Puede molestar a algunos, pero Cervantes llamó ladrón a Felipe II en unas quintillas escritas a su muerte, entre las que espigo sólo algunos versos: "Quedar las arcas vacías / donde se encerraba el oro / que dicen que protegías, / nos muestra que tu tesoro / en el cielo lo escondías". Y el soneto al túmulo de Felipe II en Sevilla, interpretado durante mucho tiempo por la crítica tradicionalista como un testimonio de la grandeza del reino y el reinado filipino, es una soberbia demostración de ironía, casi de sarcasmo, ante la estrepitosa balumba del cenotafio hispalense. Los elogios al túmulo proceden de un soldado hinchado y petulante, pero el remate lo pone el valentón que escucha a aquél y le replica en el mismo tono dogmático y fanfarrón ("Es cierto / lo que dice, voacé, seor soldado, / y quien dijere lo contrario miente"), para a continuación disolverse, puro fantasma, en su propia inanidad ambulante ("fuese y no hubo nada").
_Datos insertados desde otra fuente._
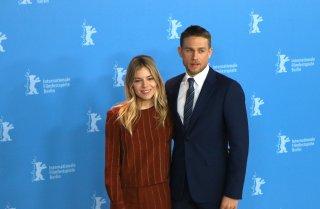 Berlino 2017: Sienna Miller e Charlie Hunnam al photocall di Z - la città perduta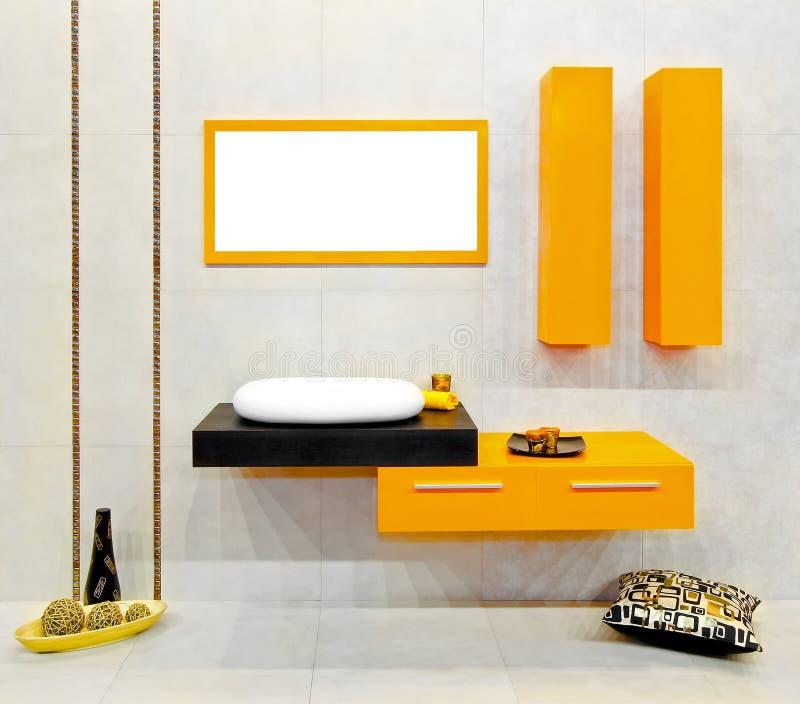 желтый цвет ванной комнаты стоковое фото rf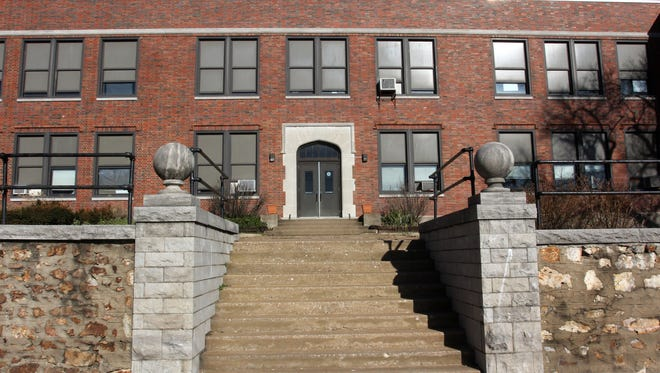 The group of nonprofit agencies and health advocates that were hoping to turn the Bailey school building into a drop-in center where homeless could receive mental health services plan to look elsewhere.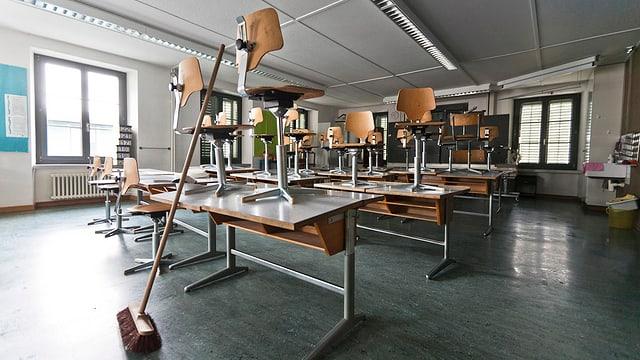 Leere Schulzimmer mit Stühlen auf den Pulten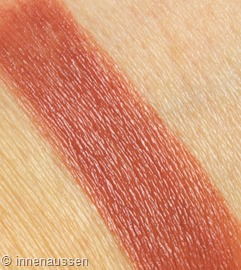 Clarins-Rouge-Eclat-21-Tawny-Rose-Swatch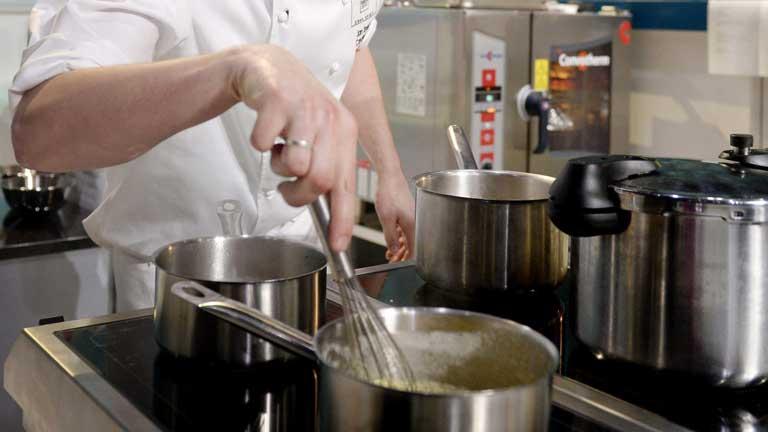 El ex cocinero de la Moncloa ha publicado un libro y rememora algunos secretos de fogones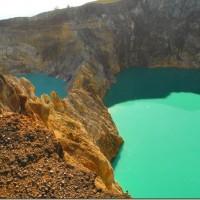 kelimutu_lakes-15_thumb.jpg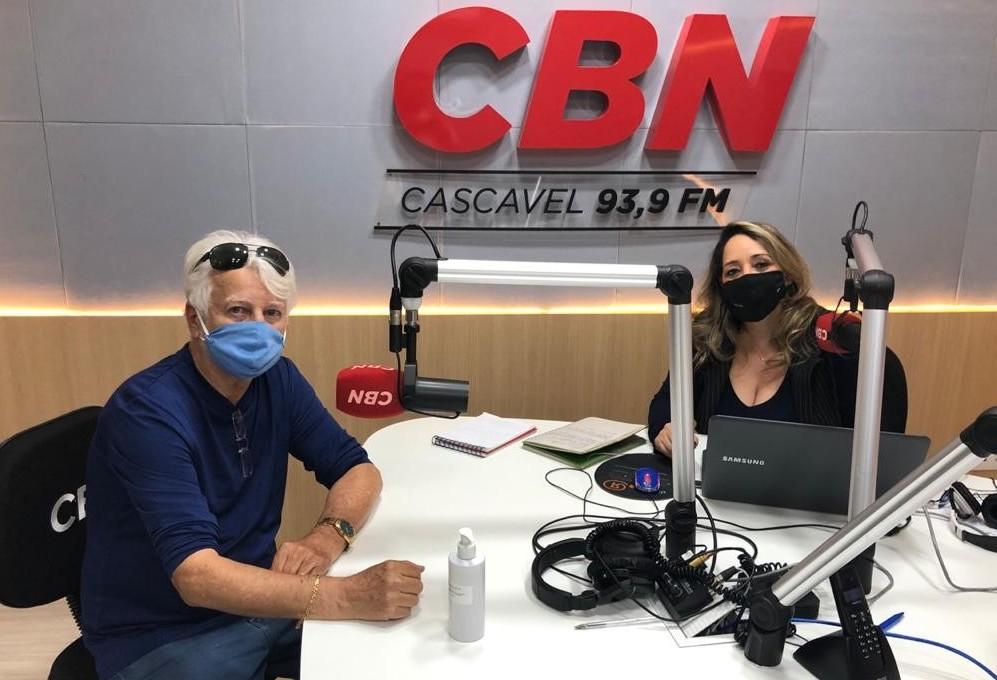 Consulado Gremista de Cascavel faz doação financeira à Secretaria de Saúde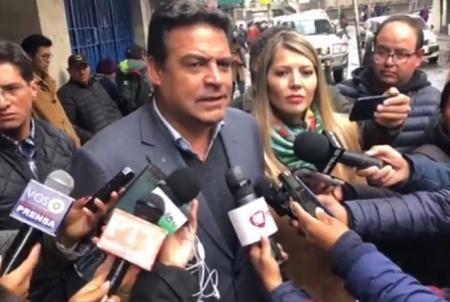 Otra-vez-suspenden-audiencia-del-alcalde-Luis-Revilla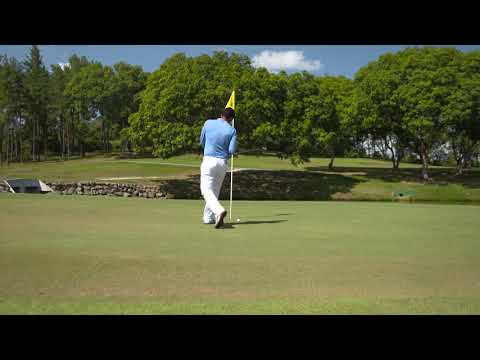 Golfregeln ab 2019 - Ball trifft unbedienten Flaggenstock im Loch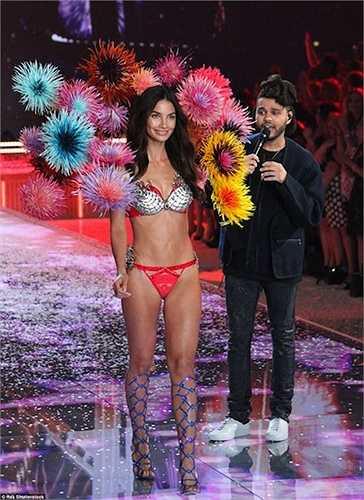 Lily Aldridge trình diễn bộ đồ lót trị giá 2 triệu USD trên sân khấu BST Firewors (pháo hoa).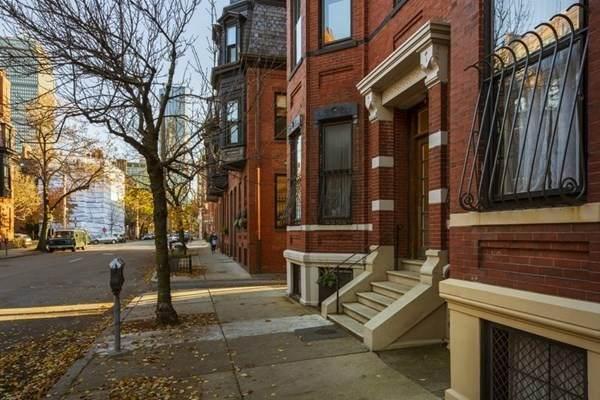 11 Hereford Street, Boston, MA 02116 (MLS #72851445) :: Chart House Realtors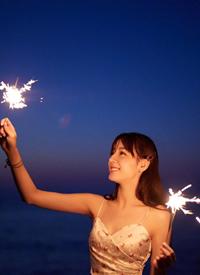 迪麗熱巴甜美陽光海邊寫真圖片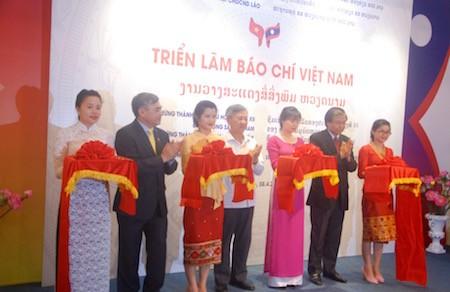 Khai mạc Triển lãm báo chí Việt Nam 2016  tại Lào - ảnh 1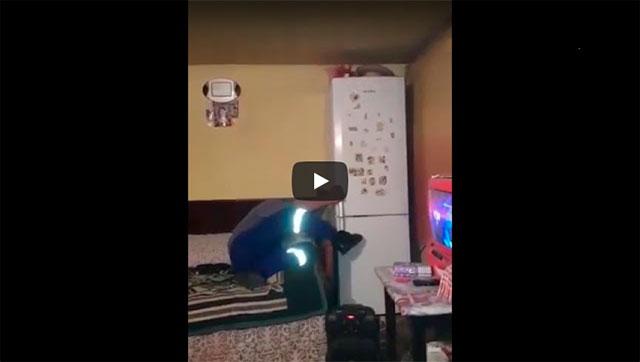 https://www.ahnegao.com.br/2018/12/o-que-acontece-se-voce-colocar-uma-bombinha-na-sua-geladeira.html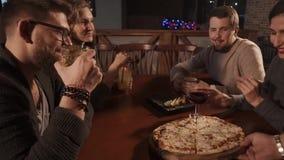 Grande pizza per il grande gruppo di amici stock footage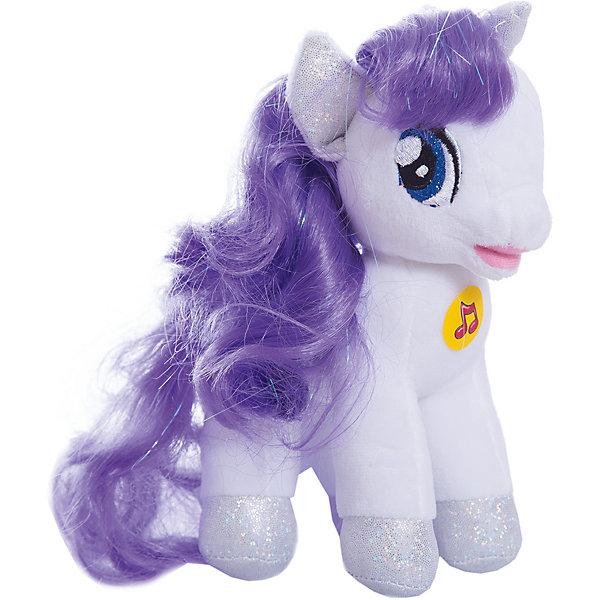 Мягкая игрушка Пони Рарити, 18 см, со звуком, My little Pony, МУЛЬТИ-ПУЛЬТИМягкие игрушки из мультфильмов<br>Мягкая игрушка Пони Рарити со звуком от марки МУЛЬТИ-ПУЛЬТИ<br><br>Симпатичная мягкая игрушка от отечественного производителя сделана в виде известного персонажа из мультфильма My little Pony. Она поможет ребенку проводить время весело и с пользой. В игрушке есть встроенный звуковой модуль, который  позволяет ей говорить несколько фраз и петь песни.<br>Размер игрушки универсален - 18 сантиметров, её удобно брать с собой в поездки и на прогулку. Сделана она из качественных и безопасных для ребенка материалов, которые еще и приятны на ощупь. <br><br>Отличительные особенности  игрушки:<br><br>- материал: текстиль, пластик;<br>- звуковой модуль;<br>- язык: русский;<br>- работает на батарейках;<br>- высота: 18 см.<br><br>Мягкую игрушку Пони Рарити от марки МУЛЬТИ-ПУЛЬТИ можно купить в нашем магазине.<br>Ширина мм: 380; Глубина мм: 260; Высота мм: 220; Вес г: 100; Возраст от месяцев: 36; Возраст до месяцев: 84; Пол: Женский; Возраст: Детский; SKU: 4659490;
En el Quijote, en fin, es nítida la burla de los símbolos reales, comenzando por el episodio de los leones del rey (II, 17) y terminando por la carta de Teresa Panza a su marido, en la que le informa de la llegada a su lugar de "un pintor de mala mano" a quien el Concejo mandó "pintar las armas de Su Majestad sobre las puertas del Ayuntamiento; pidió dos ducados, diéronselos adelantados; trabajó ocho días, al cabo de los cuales no pintó nada, y dijo que no acertaba a pintar tantas baratijas" (II, 52).

Yo suscribo la opinión de Cervantes, que se dio cuenta del gran tinglado, de la ceremonia de corrupción y abusos que ofició Felipe de Habsburgo, señor de las Españas y de medio mundo. Y supongo que nadie tildará de antiespañol al autor del Quijote, supongo.